WHAT TO WORK ON:
#1 Answer these questions from the essay on hustling and death:
(a) Before about what age do psychologists argue we can't understand the concept of death?
(b) What benefit does the essay say hustling gives those who hustle?
(c) What does the child tell the Boeing 777 of broth approaching their mouth?
#2 Write the next part of the essay on hustling and death, picking up after its last sentence.

EXCERPT TO READ:
______________________________

Hustling to Forget We Will Die
Working yourself to death is the smartest way to stay alive.
When I was seven, I often thought about what came after death while falling asleep. I would picture myself floating inside a void. Something killed me, and I didn't stop it. So I would miss every hide-and-seek game from now on. I questioned if people would remember me and cried after thinking they wouldn't. During the worst nights, a wail lured my mom into comforting me.
Every child realizes death exists at some point, although few go through an existential crisis as I did. We grow up aware that death exists, but we repress this knowledge to stay sane. No one could live a comfortable life if they thought they could die at any minute.
Those who hustle often experience negative physical and mental effects. But they also experience an invaluable benefit: hustling gives them the meaning necessary to forget they will die.
1. Realizing death exists
Psychologists argue we can't understand the concept of death before we are around six years old. So if our pet dies, we think it is somewhere else, even if our parents say Mr. Cuddles will not return. We believe it is on a vacation.
There might be another reason for not thinking of death: staying alive is easy. Cry, and your parents will fulfill your needs and desires.
But living is only easy if we rely on our parents. Letting our parents dictate what we do means not doing what they don’t want us to do, like playing Atari before bed. No kid (or adult) wants to give up their freedom. So, despite still not realizing we can pee somewhere other than our bed, we challenge our parents to maintain a sense of control.
When they try to feed us, we look the other way. The food might move like an airplane, but you don't care. You tell the Boeing 777 of broth approaching your mouth that the weather is terrible. Doing so keeps you in control.
At six years old, we have more ways to challenge our parents. We can play with items our parents hide from us or feed a dog they fear.
We usually get hurt along the way, and that's ok. The cuts and scrapes we get from exploring the world are necessary because they prove we are fragile. We may have experienced pain in the past, but we were too young to grasp the consequences of repeatedly doing what caused the pain. A baby that stumbles cries on the ground or gets up to follow the same path. But a six-year-old knows he will miss the next day's soccer practice if they hurt their ankle again.

______________________________

STUDY MATERIAL:

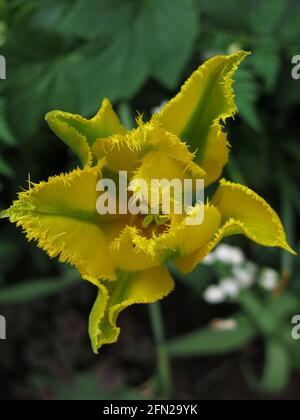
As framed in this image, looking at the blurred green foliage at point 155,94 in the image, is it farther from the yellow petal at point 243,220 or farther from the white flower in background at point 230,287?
the yellow petal at point 243,220

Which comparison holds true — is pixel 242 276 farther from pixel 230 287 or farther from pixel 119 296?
pixel 119 296

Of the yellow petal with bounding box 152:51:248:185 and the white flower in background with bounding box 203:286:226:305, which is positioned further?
the white flower in background with bounding box 203:286:226:305

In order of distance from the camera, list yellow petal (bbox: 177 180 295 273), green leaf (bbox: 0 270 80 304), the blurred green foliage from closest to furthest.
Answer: yellow petal (bbox: 177 180 295 273), the blurred green foliage, green leaf (bbox: 0 270 80 304)

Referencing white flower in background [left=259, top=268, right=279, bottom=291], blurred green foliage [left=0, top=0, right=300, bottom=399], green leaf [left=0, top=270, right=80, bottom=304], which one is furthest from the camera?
white flower in background [left=259, top=268, right=279, bottom=291]

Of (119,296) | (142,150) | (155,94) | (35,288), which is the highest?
(155,94)

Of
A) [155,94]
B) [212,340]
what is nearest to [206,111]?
[155,94]

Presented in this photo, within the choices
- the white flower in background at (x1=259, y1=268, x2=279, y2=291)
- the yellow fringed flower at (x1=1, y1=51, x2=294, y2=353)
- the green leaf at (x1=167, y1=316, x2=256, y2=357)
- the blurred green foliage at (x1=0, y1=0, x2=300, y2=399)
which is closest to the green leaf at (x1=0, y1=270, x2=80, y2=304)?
the blurred green foliage at (x1=0, y1=0, x2=300, y2=399)

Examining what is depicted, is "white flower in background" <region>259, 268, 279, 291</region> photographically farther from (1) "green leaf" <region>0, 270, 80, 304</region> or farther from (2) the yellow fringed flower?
(2) the yellow fringed flower
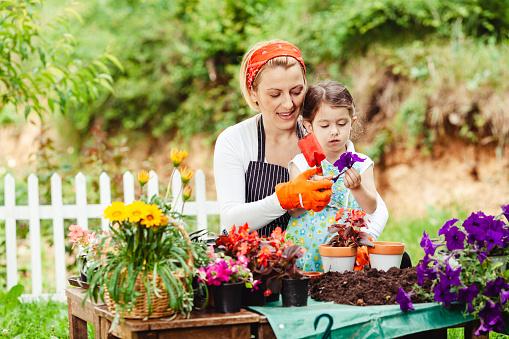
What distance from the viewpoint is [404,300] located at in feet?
5.85

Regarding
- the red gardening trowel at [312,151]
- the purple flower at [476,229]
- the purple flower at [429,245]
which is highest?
the red gardening trowel at [312,151]

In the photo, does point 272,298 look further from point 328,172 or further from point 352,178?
point 328,172

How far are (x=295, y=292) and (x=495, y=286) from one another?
63 cm

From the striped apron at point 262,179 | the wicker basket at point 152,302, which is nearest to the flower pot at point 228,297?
the wicker basket at point 152,302

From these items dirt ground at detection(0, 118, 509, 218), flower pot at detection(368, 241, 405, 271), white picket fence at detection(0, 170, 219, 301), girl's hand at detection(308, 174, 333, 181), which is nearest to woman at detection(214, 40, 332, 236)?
girl's hand at detection(308, 174, 333, 181)

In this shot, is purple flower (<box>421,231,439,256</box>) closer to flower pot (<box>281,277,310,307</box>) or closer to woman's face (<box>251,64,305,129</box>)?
flower pot (<box>281,277,310,307</box>)

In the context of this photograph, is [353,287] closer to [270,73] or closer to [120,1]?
[270,73]

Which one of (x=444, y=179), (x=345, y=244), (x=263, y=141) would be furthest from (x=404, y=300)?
(x=444, y=179)

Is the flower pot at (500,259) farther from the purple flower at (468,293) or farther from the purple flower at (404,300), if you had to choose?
the purple flower at (404,300)

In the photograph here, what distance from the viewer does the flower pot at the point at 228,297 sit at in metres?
1.78

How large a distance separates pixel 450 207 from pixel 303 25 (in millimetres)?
2973

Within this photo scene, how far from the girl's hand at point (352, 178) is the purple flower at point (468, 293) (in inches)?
26.5

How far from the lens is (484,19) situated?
6652 mm

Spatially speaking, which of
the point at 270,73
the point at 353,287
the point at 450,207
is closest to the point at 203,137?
the point at 450,207
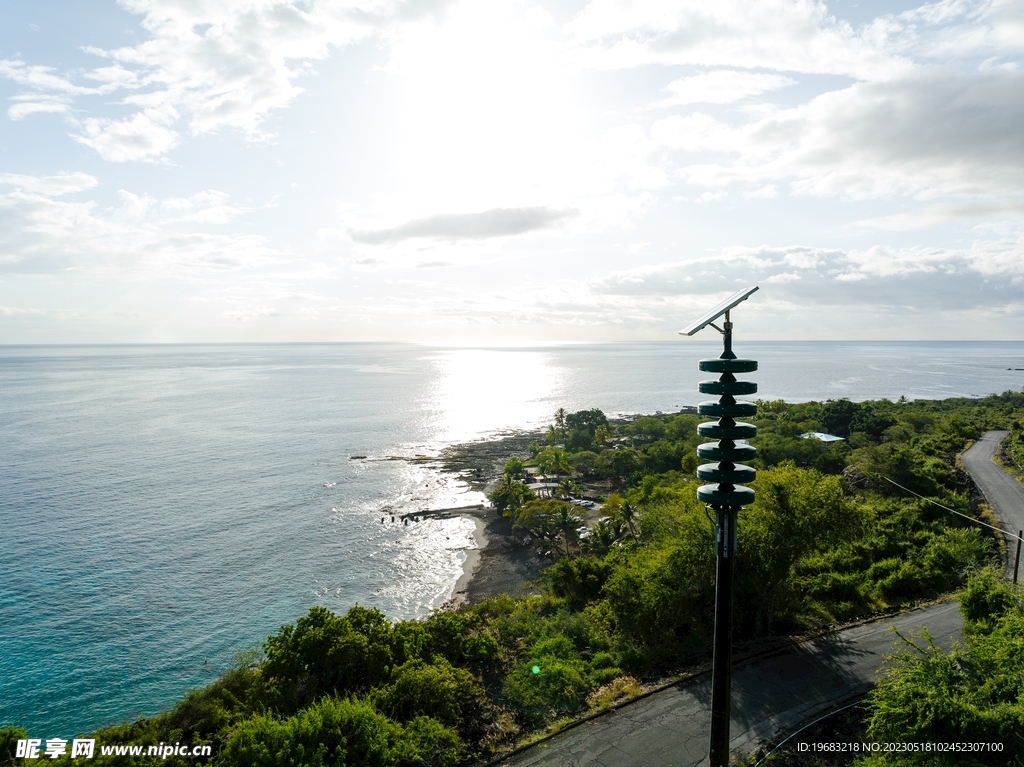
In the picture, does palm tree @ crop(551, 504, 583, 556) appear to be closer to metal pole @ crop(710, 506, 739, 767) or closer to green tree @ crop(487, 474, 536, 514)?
green tree @ crop(487, 474, 536, 514)

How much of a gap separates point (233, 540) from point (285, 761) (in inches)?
1846

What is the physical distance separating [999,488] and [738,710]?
122 ft

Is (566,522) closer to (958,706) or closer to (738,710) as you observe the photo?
(738,710)

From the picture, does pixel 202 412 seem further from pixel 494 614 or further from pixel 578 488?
pixel 494 614

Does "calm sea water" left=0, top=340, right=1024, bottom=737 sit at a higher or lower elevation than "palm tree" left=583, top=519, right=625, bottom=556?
lower

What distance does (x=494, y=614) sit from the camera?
28.6 m

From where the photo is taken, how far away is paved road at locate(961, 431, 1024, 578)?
33.9m

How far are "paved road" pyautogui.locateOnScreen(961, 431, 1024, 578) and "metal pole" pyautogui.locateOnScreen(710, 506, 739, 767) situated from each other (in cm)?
2536

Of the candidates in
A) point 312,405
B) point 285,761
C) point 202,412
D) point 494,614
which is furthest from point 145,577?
point 312,405

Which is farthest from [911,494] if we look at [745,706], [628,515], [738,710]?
[738,710]

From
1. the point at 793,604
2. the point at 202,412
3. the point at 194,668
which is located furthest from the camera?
the point at 202,412

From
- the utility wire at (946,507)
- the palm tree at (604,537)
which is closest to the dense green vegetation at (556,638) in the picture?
the utility wire at (946,507)

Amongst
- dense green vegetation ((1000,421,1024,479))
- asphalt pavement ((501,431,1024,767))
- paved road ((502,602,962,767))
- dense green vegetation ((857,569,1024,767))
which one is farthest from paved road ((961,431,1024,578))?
dense green vegetation ((857,569,1024,767))

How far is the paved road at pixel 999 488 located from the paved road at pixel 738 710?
14343mm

______________________________

SOLVED TASKS:
#1
(a) Around six years old.
(b) It gives them the meaning necessary to forget they will die.
(c) That the weather is terrible.

#2
From the age of six and forward, we understand infinite holidays don't exist, that we are fragile, depend on others, and that we will die. Yet, we hustle to repress this knowledge.
2. Hustling to forget death exists
Hustling is a way to forget that we depend on others and can die. While it seems like a North American behavior, there are people in every country who choose to work more hours than others to get what they want as soon as possible. On average, Europeans might hustle less than North Americans, but this doesn't mean hustlers don't exist. A Portuguese or Italian can take two months of vacation yearly and still have 13-hour workdays for the rest of it.
You recover the sense of control you felt during your first years by hustling. What you want is an extra sale or hour of work away. Your parents can judge what you do, but they can't stop you from doing it.
But what's wrong with feeling like you need others to survive as an adult? The issue is that admitting dependence on others causes existential anxiety. Some adults hate living with their parents because they see it as a sign that they can't navigate the world alone. Of course, some people love living with their parents as adults, and there are cultures where it's normal. But often, moving in with your parents feels like turning into a child—one who couldn't leave the cocoon and is now at the mercy of his parent's desires.
Hustling makes you feel independent and capable of avoiding death: enough money lets you fund any medical treatment and live in the safest countries. While this is not a fact, it's an ideal belief. Without it, the fear of dying would stop you from doing anything you haven't done. Paranoia would be your default state, and that's unideal, as prolonged stress makes you age quicker and get ill more often. Thinking about death would get you killed. Thus, ironically, working yourself to death is the hustler's brain's mechanism to live.